_Image and question records_
--

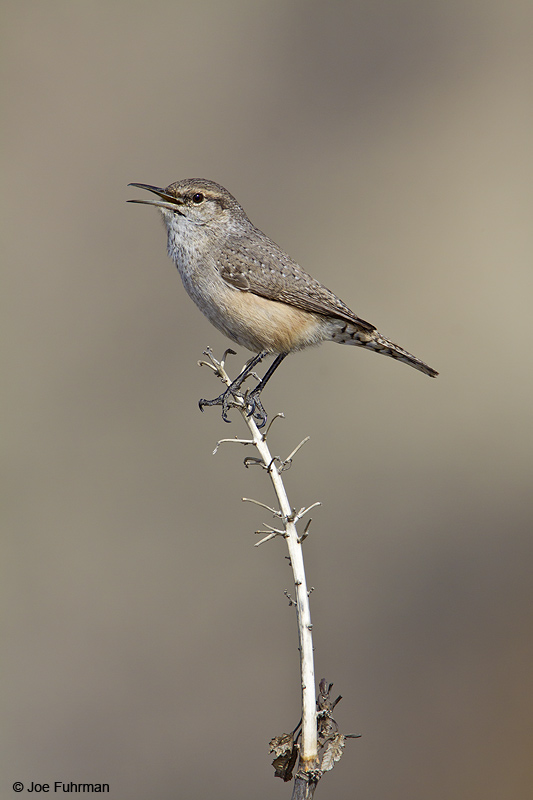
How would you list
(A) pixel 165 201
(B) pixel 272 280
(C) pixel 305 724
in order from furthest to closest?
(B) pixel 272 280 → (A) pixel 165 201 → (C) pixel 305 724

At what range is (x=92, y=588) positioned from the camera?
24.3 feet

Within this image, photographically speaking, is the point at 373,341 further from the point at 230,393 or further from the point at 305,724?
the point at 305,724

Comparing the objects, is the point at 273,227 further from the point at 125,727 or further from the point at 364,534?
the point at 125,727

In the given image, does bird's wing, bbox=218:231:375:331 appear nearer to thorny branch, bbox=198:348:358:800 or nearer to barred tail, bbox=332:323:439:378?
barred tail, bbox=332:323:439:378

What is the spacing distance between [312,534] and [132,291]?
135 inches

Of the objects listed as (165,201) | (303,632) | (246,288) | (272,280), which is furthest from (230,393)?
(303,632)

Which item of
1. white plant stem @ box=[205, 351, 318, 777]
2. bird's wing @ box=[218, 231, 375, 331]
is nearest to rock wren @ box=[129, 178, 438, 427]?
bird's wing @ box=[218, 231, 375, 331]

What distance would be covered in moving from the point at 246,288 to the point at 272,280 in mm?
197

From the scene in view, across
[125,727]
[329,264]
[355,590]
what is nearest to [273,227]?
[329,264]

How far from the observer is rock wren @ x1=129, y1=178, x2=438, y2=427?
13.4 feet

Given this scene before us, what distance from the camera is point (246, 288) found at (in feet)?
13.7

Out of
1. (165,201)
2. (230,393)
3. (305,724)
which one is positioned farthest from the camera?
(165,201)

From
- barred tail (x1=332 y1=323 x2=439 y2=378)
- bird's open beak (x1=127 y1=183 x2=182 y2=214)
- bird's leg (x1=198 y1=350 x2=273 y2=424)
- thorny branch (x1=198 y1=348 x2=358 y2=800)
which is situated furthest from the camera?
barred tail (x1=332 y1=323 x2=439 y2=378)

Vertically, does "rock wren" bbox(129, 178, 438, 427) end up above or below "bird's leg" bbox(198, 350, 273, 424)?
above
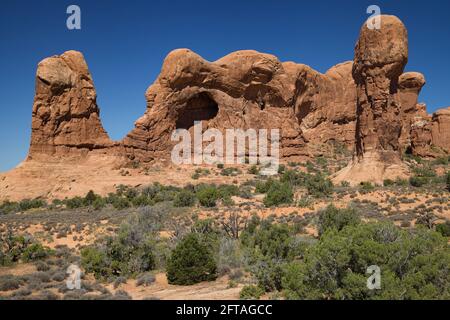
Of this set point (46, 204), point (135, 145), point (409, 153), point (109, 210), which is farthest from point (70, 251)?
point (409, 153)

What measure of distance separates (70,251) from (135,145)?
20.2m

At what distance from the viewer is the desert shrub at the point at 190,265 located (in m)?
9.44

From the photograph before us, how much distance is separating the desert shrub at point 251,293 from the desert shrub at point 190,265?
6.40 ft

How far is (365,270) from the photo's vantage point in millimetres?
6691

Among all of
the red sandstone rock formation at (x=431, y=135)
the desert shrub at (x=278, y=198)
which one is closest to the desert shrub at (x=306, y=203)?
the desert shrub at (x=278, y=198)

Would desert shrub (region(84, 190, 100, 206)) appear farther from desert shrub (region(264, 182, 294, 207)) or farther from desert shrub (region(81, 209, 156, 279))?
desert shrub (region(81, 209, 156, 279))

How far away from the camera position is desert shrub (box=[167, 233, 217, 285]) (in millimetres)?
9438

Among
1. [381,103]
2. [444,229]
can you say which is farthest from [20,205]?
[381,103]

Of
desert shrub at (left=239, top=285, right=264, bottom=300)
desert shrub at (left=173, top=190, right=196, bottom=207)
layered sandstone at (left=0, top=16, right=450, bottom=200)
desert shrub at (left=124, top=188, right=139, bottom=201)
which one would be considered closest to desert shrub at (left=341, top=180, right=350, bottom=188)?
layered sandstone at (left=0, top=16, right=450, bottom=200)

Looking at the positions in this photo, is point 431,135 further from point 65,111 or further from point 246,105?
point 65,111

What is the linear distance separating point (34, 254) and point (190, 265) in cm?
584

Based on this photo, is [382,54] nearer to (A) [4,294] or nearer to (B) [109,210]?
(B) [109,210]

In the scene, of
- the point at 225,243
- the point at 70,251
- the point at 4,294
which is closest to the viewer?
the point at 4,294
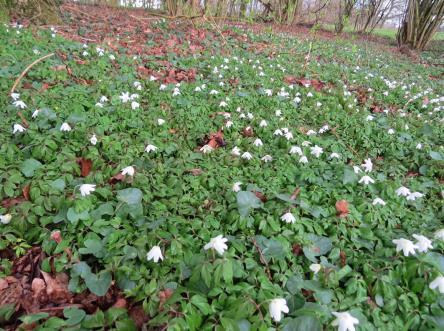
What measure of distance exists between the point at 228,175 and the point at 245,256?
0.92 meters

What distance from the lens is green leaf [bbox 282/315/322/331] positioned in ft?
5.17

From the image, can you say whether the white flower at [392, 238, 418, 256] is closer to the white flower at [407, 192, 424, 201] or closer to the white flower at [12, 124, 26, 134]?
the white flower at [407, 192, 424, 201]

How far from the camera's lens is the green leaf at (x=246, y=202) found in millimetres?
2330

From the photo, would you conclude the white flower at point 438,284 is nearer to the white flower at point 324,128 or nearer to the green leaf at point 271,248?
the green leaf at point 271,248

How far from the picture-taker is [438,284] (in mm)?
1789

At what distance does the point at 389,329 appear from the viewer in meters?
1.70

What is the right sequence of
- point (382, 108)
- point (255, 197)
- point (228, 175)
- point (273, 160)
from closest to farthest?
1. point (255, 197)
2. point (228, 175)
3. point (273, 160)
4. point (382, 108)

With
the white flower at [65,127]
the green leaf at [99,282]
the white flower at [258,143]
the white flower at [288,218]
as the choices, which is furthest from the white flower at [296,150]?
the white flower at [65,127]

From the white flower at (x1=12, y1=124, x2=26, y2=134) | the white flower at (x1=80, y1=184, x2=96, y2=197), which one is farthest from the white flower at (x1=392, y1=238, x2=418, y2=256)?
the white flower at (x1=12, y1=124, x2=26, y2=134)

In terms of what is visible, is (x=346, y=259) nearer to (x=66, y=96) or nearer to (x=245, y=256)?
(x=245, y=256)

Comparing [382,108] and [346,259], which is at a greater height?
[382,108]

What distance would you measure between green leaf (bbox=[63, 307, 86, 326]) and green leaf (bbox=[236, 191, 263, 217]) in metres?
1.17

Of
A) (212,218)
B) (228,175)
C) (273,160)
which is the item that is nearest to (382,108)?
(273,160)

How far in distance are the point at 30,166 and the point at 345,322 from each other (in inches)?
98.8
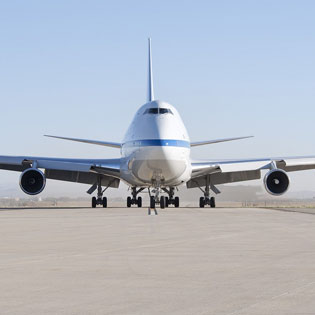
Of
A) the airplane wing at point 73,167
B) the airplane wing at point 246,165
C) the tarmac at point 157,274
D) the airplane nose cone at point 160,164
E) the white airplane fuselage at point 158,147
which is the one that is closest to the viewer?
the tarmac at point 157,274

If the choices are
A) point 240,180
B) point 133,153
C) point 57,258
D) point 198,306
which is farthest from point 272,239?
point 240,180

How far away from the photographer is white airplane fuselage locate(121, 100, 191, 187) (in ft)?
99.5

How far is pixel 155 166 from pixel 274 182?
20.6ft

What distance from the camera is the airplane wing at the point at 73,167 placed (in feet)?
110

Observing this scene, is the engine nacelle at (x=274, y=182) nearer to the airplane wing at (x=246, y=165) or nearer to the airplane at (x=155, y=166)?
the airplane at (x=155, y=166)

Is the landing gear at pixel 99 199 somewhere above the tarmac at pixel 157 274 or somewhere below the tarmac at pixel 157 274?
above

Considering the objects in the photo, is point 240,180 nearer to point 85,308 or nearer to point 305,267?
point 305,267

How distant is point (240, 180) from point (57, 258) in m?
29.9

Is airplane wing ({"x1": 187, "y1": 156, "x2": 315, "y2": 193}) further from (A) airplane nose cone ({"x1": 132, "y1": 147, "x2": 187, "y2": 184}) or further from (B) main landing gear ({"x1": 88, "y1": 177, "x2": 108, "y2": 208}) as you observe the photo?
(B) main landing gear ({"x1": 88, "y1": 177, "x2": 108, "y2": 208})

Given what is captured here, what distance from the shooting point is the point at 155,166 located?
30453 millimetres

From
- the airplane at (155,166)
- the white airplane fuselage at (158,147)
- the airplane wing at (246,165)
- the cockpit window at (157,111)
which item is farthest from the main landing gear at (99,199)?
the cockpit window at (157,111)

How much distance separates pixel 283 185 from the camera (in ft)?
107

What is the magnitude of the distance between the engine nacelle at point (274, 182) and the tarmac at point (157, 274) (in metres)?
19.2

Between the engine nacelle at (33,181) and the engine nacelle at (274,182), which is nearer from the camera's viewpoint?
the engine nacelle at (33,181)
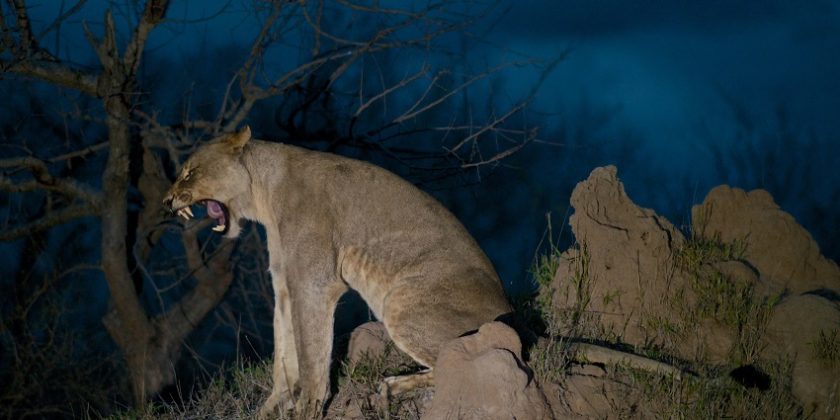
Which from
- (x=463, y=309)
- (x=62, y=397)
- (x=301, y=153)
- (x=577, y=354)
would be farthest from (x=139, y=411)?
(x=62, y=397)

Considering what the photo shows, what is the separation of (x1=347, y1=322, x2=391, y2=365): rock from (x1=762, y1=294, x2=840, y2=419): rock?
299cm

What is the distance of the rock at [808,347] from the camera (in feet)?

--

_To be done_
Copy exactly, please, the lines that run from the line holding "Is the landing" through the closing line of the material above, omitting every picture.

_Problem solution_
Is the landing gear at pixel 99 199 somewhere above the tarmac at pixel 157 274 or somewhere below the tarmac at pixel 157 274?
above

Considering the objects in the photo, is point 240,180 nearer to point 85,308 or nearer to point 305,267?
point 305,267

How distant is point (240, 180) from point (57, 258) in m?
29.9

Is airplane wing ({"x1": 187, "y1": 156, "x2": 315, "y2": 193}) further from (A) airplane nose cone ({"x1": 132, "y1": 147, "x2": 187, "y2": 184}) or further from (B) main landing gear ({"x1": 88, "y1": 177, "x2": 108, "y2": 208}) as you observe the photo?
(B) main landing gear ({"x1": 88, "y1": 177, "x2": 108, "y2": 208})

Given what is captured here, what distance from the shooting point is the point at 155,166 located?
30453 millimetres

From
- the airplane at (155,166)
- the white airplane fuselage at (158,147)
- the airplane wing at (246,165)
- the cockpit window at (157,111)
which item is farthest from the main landing gear at (99,199)?
the cockpit window at (157,111)

How much distance separates pixel 283 185 from the camera (in ft)?
107

What is the magnitude of the distance between the engine nacelle at point (274, 182) and the tarmac at point (157, 274) (in metres)?
19.2

Between the engine nacelle at (33,181) and the engine nacelle at (274,182), which is nearer from the camera's viewpoint?
the engine nacelle at (33,181)
Which from
- (x=463, y=309)
- (x=62, y=397)
- (x=301, y=153)
- (x=577, y=354)
would be farthest from (x=139, y=411)?
(x=62, y=397)

Considering what the photo shows, what is the separation of (x1=347, y1=322, x2=391, y2=365): rock from (x1=762, y1=294, x2=840, y2=419): rock?
299cm

What is the distance of the rock at [808,347] from the camera (in feet)?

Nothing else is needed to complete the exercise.